Description of the task →
Copy out again, unchanged, the line that contains "phylum: Chordata" and every line after it down to the last line of the data.

Dataset entries
------------------------------
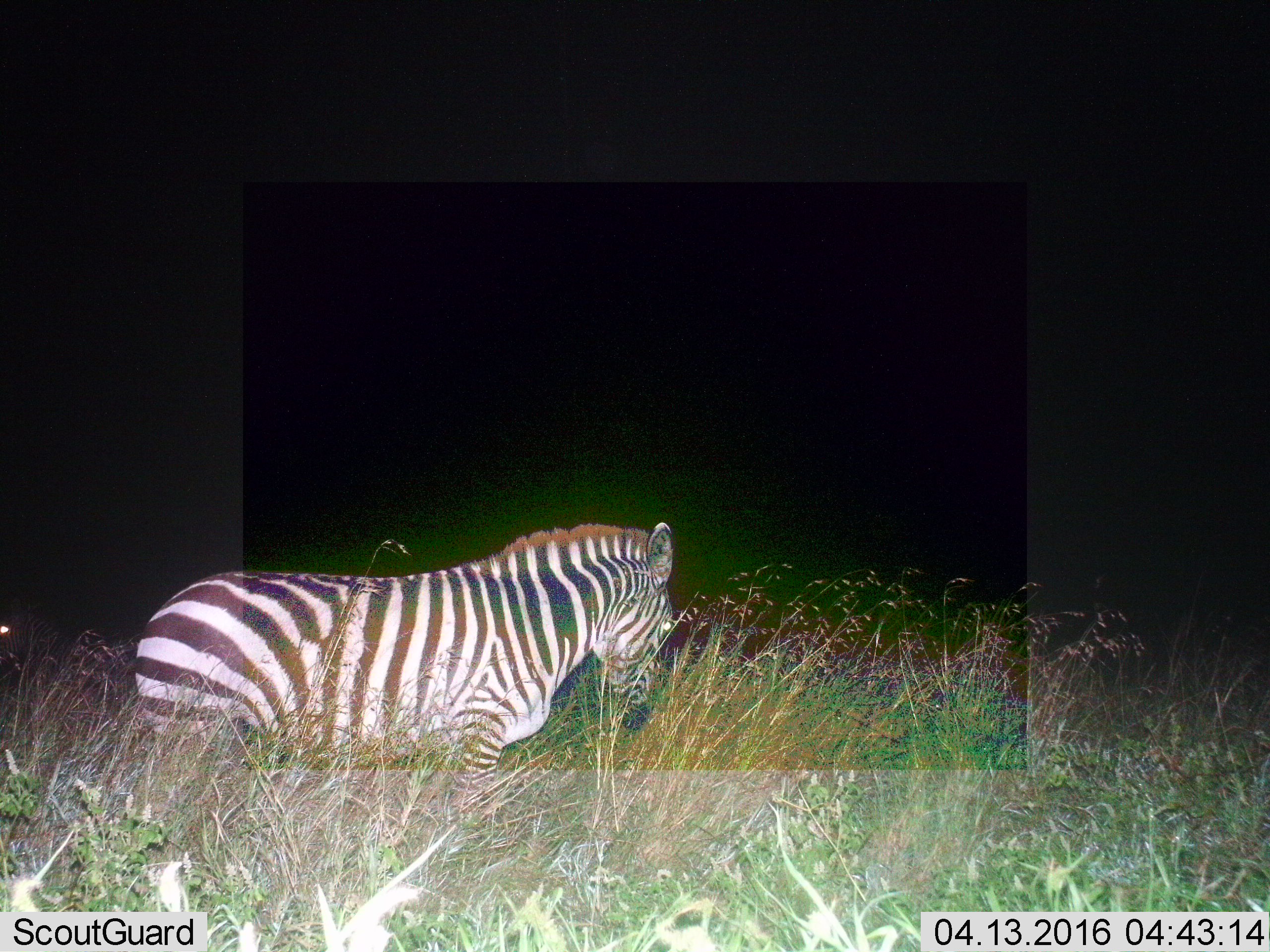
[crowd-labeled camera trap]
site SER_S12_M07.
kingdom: Animalia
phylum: Chordata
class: Mammalia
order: Perissodactyla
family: Equidae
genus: Equus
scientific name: Equus quagga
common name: plains zebra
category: zebraplains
Zebraplains (plains zebra) (Equus quagga), count 1. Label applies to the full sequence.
------------------------------
Completed task →
phylum: Chordata
class: Mammalia
order: Perissodactyla
family: Equidae
genus: Equus
scientific name: Equus quagga
common name: plains zebra
category: zebraplains
Zebraplains (plains zebra) (Equus quagga), count 1. Label applies to the full sequence.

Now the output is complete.